Girava voce che l'album dei Marlene Kuntz fosse pop

Oggi Cristiano Godano compie 56 anni

Il nuovo secolo dei Marlene Kuntz di Cristiano Godano – che oggi compie 56 anni – si aprì con il quarto album "Che cosa vedi", uscito nell'ottobre del 2000. Un disco importante quello, la band di Cuneo era in forte ascesa e i fari di critica e pubblico erano puntati su di loro. Prima della sua uscita circolò la voce che fosse una raccolta di canzoni più melodica, meno rock delle precedenti, accusa (se così si può definire) che Godano ricusò con fermezza nella conferenza stampa di presentazione del disco: “Credo che i Marlene non abbiano mai temuto di mostrare la loro componente melodica; a volte era nascosta, a volte intellettualizzata. Forse ora è più immediata. Però non siamo esattamente 'pop': tirare fuori canzoni più intime o lente, con una certa enfasi interpretativa, non vuol dire poter essere definiti in questo modo." Sono trascorsi ventidue anni da "Che cosa vedi", il loro presente si chiama "Karma clima", album pubblicato poco più di un mese fa, ma per festeggiare il compleanno del frontman della band ripubblichiamo la nostra recensione di quel disco ormai lontano nel tempo.

Capita raramente che un disco di rock italiano venga atteso come questo lavoro dei Marlene Kuntz. Un’attesa giustificata, perché nessun altro gruppo nazionale è riuscito a costruirsi una credibilità e un seguito fedele come quelli dei quattro cuneesi. Un’attesa che si è trasformata, negli ultimi giorni, anche in paura. Come ogni cosa amata, si teme di perderla. Così alcuni, sentendo parlare di “canzoni” e di “melodia”, hanno pensato che i Marlene Kuntz si fossero svenduti.

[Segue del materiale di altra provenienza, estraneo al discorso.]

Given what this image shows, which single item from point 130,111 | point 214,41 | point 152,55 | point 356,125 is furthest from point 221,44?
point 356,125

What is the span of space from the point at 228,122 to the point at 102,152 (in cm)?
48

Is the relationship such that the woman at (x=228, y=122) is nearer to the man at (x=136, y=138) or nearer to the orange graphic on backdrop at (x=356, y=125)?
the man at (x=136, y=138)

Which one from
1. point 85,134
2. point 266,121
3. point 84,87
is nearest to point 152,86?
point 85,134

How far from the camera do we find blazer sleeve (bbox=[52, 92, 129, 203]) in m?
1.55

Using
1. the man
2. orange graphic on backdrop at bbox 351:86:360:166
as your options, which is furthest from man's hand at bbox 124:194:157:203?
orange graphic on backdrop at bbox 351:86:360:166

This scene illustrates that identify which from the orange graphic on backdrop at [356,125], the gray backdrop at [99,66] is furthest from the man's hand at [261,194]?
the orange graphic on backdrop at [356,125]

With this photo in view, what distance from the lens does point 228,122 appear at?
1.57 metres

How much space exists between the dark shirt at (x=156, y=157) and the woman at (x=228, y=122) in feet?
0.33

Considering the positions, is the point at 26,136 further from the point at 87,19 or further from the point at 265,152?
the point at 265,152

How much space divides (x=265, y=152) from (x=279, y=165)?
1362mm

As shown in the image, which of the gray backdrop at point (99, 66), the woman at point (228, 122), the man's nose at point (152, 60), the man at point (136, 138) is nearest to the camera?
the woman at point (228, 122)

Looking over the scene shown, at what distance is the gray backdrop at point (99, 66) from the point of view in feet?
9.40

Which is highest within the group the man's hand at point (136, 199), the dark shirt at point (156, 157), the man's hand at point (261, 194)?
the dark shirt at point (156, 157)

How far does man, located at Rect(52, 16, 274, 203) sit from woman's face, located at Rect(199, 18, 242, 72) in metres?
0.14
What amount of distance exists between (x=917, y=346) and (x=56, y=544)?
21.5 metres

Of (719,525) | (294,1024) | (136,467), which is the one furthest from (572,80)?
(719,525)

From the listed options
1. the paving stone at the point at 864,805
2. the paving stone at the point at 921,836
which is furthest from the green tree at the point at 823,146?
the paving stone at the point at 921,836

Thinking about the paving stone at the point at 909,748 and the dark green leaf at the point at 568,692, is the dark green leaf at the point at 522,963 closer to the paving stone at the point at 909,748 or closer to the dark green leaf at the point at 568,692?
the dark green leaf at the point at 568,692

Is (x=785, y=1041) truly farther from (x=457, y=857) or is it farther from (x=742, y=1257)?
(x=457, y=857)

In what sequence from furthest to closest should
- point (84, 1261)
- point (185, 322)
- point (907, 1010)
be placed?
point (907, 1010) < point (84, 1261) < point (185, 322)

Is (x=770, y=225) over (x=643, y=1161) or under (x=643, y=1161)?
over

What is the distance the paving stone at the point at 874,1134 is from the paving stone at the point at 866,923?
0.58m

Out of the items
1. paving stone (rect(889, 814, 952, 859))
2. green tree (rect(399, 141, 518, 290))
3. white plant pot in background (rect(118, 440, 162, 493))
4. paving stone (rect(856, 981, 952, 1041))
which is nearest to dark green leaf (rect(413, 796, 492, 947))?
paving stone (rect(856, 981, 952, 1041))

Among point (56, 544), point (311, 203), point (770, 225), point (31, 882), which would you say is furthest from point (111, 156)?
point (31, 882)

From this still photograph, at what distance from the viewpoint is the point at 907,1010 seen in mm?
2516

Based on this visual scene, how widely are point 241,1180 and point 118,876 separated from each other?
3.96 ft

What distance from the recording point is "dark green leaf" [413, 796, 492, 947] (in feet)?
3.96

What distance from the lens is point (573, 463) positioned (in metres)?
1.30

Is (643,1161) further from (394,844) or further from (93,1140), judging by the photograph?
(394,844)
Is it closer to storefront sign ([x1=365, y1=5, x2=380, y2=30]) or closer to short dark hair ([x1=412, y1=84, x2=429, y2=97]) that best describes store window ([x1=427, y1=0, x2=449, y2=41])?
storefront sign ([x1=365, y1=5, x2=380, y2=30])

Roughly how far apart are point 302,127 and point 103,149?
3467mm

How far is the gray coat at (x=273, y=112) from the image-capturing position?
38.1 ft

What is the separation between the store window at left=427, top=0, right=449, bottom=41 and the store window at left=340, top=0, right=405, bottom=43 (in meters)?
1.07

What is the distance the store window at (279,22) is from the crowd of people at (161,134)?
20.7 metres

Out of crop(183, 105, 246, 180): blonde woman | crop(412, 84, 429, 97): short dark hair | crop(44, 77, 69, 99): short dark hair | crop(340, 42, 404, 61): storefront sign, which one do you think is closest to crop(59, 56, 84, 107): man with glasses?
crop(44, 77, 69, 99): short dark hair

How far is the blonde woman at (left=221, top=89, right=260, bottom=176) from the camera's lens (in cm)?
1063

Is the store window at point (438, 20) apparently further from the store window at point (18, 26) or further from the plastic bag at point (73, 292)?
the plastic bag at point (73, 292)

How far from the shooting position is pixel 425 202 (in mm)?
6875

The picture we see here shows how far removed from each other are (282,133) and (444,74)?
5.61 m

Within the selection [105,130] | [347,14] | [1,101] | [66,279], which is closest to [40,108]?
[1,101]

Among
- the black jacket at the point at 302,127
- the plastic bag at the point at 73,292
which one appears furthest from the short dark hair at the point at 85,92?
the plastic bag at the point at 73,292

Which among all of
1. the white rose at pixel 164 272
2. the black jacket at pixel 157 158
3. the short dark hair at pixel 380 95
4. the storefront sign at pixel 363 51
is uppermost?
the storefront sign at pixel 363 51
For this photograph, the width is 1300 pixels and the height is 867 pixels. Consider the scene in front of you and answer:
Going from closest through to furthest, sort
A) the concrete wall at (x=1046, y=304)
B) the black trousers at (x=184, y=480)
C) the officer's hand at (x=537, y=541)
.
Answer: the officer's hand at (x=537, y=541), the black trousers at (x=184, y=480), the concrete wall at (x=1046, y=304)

Chiariamo subito una cosa. “Che cosa vedi” è un disco dei Marlene in tutto e per tutto. Basta sentire i trenta secondi iniziali di “Cara è la fine” per rendersene conto: ritmo incalzante, chitarre graffianti, voce sofferta. Come tutti i grandi gruppi, però, i Marlene sono cresciuti. Questo disco fa un passo avanti rispetto al precedente “Ho ucciso paranoia”: l’approccio compositivo è cambiato, non ha paura di scoprirsi alla melodia, da sempre presente nelle canzoni del gruppo, ma spesso celata sotto l’aggressività delle chitarre.

I Marlene non hanno perso la cura maniacale dei dettagli (sentite le poche ma perfette tastiere presenti nel disco, suonate da Gianfranco Fornaciari), né il loro stile unico. Semplicemente l’hanno portato dove non era mai stato. Nelle 13 canzoni del disco non c’è un attimo di calo della tensione, sia che si passi da atmosfere più sature ad altre più rarefatte (da questo punto di vista, la sussurrata “La canzone che scrivo per te”, in duetto con Skin, è un gioiello di minimalismo).

Poi ci sono i testi che, come direbbe un filosofo, hanno tutto della letterarietà senza essere letteratura: in murder ballad come “Cara è la fine” o canzoni d’amore come “Malinconica”, Cristiano Godano dà il meglio di sé. Interpreta con una delle voce più espressive del panorama italiano testi semplici ma mai banali. Rimane lontano dalla pretenziosità poetica di altri cantanti, con un vocabolario personale e visionario, ma che permette all’ascoltatore di ritrovarsi. Le canzoni non sono poesie né letteratura, sono canzoni e basta. Il rock è rock e niente altro. Questo disco dei Marlene Kuntz è, semplicemente, un grande disco di canzoni rock. Vi sembra poco?